Microsoft officials said the company was aware of the report, which was initially sent in through an incorrect channel.
“Microsoft has a customer commitment to investigate reported security issues and we will provide updates for impacted devices as soon as possible,” a Microsoft spokesman said.
“The shellcode transmits a list of processes running on the infected system, screen captures, and network interface information to C2."
Last week, Microsoft and Google released details of a long-running attack campaign that targeted a number of security researchers using a variety of methods, including a network of attacker-controlled social media accounts, a research blog to add credibility, and requests to collaborate on research projects. The campaign has been attributed to the Lazarus group, which Microsoft tracks as Zinc, a team well-known for high-level attacks in the past.
“After building their reputation across their established social media accounts, the actors started approaching potential targets on social media platforms such as Twitter and LinkedIn. The conversations were often seemingly innocuous, asking security questions or talking about exploit techniques. If the researcher was responsive, the actor would offer to move communication to another platform (e.g., email, Discord) in some cases to then send files using encrypted or PGP protected ZIPs,” Microsoft’s Threat Intelligence Team said in a report on the campaign on Jan. 28.
In that post, the MTIC team mentions the same technique that the Enki researchers describe, sending a malicious MHTML to targets.

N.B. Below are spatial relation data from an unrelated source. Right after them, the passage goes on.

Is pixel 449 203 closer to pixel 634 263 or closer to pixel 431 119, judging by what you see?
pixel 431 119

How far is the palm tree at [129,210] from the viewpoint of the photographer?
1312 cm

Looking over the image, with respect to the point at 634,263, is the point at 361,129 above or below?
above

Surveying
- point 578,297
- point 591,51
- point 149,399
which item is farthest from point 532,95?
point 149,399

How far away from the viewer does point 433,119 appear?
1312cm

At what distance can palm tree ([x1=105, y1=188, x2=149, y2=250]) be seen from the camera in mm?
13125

But at the time of their analysis the C2 site was offline so the researchers were not able to collect the payload and there is no mention of an IE vulnerability being used in the attack.
Enki’s researchers said that after exploitation, the attackers’ code collects and sends a variety of data to the C2 server.

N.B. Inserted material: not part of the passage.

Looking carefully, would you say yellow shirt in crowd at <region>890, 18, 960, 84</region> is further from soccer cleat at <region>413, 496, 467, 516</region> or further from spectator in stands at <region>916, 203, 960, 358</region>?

“The shellcode transmits a list of processes running on the infected system, screen captures, and network interface information to C2 to collect basic information of the infected target, and then downloads and executes additional malicious code encrypted from the C2 server to memory,” the Enki researchers said.
It’s not clear how widespread the use of the IE vulnerability exploit has been, but the campaign targeting researchers was relatively contained to begin with.